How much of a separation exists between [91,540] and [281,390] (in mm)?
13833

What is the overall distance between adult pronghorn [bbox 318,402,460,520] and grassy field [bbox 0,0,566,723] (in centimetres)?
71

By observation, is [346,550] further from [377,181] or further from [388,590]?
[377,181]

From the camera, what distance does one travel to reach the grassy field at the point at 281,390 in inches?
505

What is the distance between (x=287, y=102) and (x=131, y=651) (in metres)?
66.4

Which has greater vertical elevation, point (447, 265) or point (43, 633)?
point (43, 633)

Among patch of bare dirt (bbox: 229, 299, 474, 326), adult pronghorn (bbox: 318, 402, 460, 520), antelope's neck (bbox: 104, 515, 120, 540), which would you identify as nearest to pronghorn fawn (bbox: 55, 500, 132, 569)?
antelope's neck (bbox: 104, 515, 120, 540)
* * *
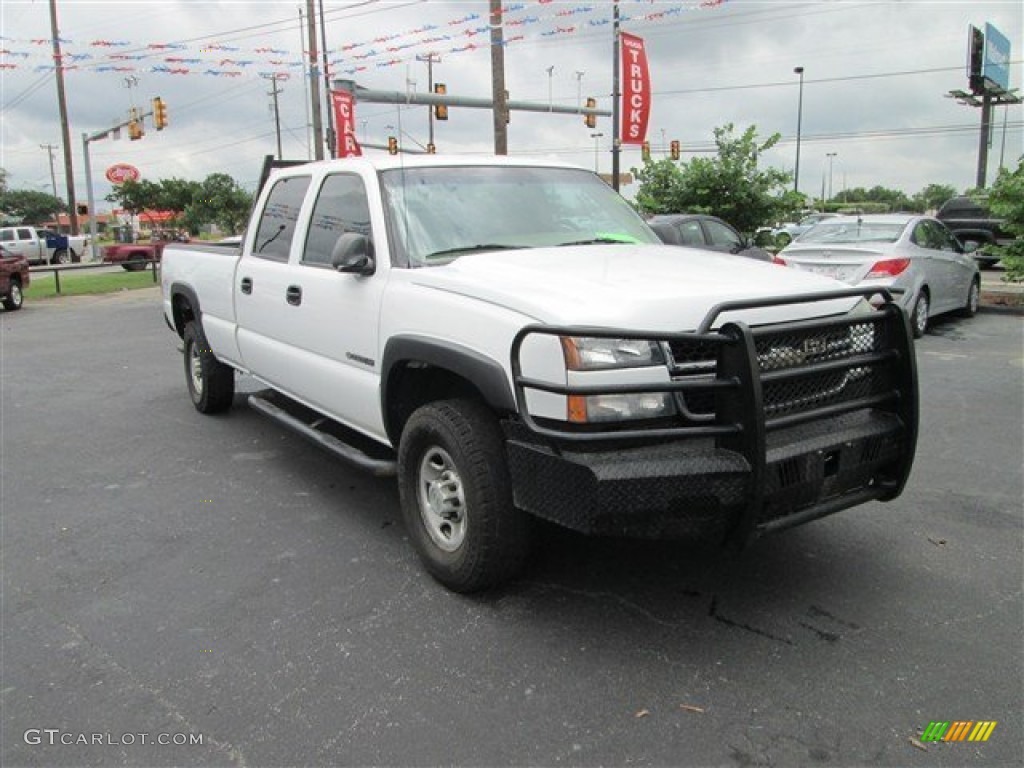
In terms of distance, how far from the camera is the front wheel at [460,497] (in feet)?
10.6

Goal of the exercise: Count the lines of the material that contain the string "antelope", treating case as significant, and give only the number.

Response below: 2